━━ Document segment
The Example on page 233 is OK because it outputs all its characters which naturally appends them to their predecessors

Ex 6.10 on pages 285-287 is an example of this character buffering. It’s reading the message on pg. 142 with …<double>55</double>…

startElement: if element name is "double" set up a new StringBuffer

characters: if buffer != null

buffer.append(text, start, length)

endElement: if element is "Double" convert buffer to result and make buffer null. buffer serves double duty as a storage space and a flag

We can skip the processor instruction and namespace sections of Chapter 6

What the ContentHandler Doesn't Tell You (page 303)

The ContentHandler interface gives you most of the information you really need from a document. Some of its omissions are handled by other callback interfaces

Some of the things the ContentHandler does not deal with but are available through other interfaces

- comments, unskipped entities and CDATA sections, all of which are available through the LexicalHandler interface

Note: the text of CDATA sections is delivered by characters(). This further lets you know which text came from CDATA’s.

- ELEMENT, ATTLIST and parsed ENTITY declarations from the DTD, all of which are reported through the DTDHandler interface

- validity errors and other nonfatal errors which are reported through the ErrorHandler interface

Some of the things the ContentHandler does not deal with, and are not dealt with by any part of SAX (I.e., SAX 2 = book version = Java 6 version)

- the version, encoding attribute from the XML declaration

- insignificant white space in tags and before and after the root element

- the order of attributes

- the type of quotes that surround attributes

- character references

- prenormalized attribute values (see p. 280 on normailization)

- whether an attribute was specified in the instance document or defaulted from a DTD or schema (see more below)
━━━━
Copy the SAX notes from "- the version, encoding" to "280 on normailization)", swapping "character references" for "entity references".
━━ Material provided
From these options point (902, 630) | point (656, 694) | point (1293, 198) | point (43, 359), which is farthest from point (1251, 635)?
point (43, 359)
━━━━
# [Worked solution]
- the version, encoding attribute from the XML declaration

- insignificant white space in tags and before and after the root element

- the order of attributes

- the type of quotes that surround attributes

- entity references

- prenormalized attribute values (see p. 280 on normailization)